Results indicated that there was a significant difference between the ACL deficient knee and the uninjured knee with respect to the threshold of detection of knee passive motion (proprioception), with the ACL deficient knee being "worse." This difference, while statistically significant, was only 0.28°. Neither bracing nor sleeve use significantly improved the individual’s ability to detect passive motion.

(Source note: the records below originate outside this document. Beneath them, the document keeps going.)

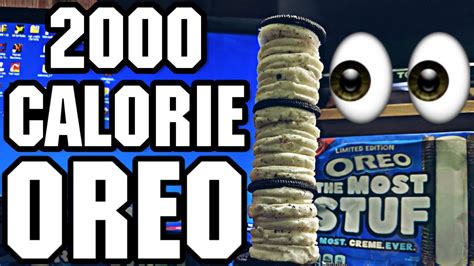 The Ultimate Oreo Challenge | Most Stuff Oreo Review - YouTube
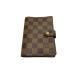 LOUIS VUITTON* Agenda PM_ Damier *eben/--/BRW/ общий рисунок / женский 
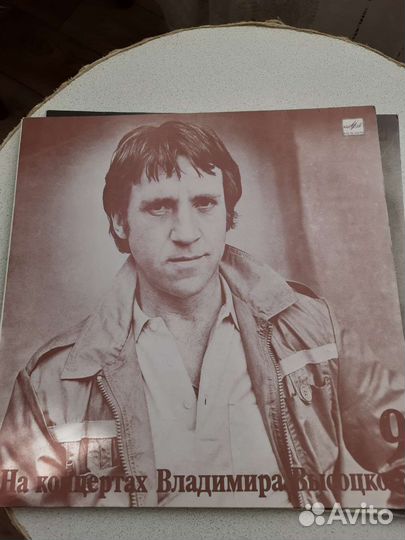 Виниловые пластинки высоцкого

Comment by Clayton F. Holmes, EdD, PT, ATC

As Beynnon and colleagues point out in their discussion, several studies have indicated a proprioceptive benefit from braces and sleeves with a variety of diagnoses. However, no one has looked at anterior cruciate deficient knees. In fact, the findings of this study seem to confirm that the use of braces or sleeves for cruciate deficient knees is of questionable value, at least with respect to proprioceptive input. With regard to braces, there is still the question of a biomechanical benefit; however, the evidence of such a benefit in my mind is at best contradictory. It is important to note that Beynnon et al did not establish reliability of the KT-1000 measures, obviously a crucial measure in the study, other than to say that all measures were done by the same orthopaedic surgeon. This fact notwithstanding, this study should create questions regarding the cost-benefit ratio, particularly of expensive functional braces. Perhaps the neoprene sleeves could remain a part of postinjury knee care because they are inexpensive.


1. Barrack RL, et al. Proprioception in the anterior cruciate deficient knee. Am J Sports Med 1989;17:1-6.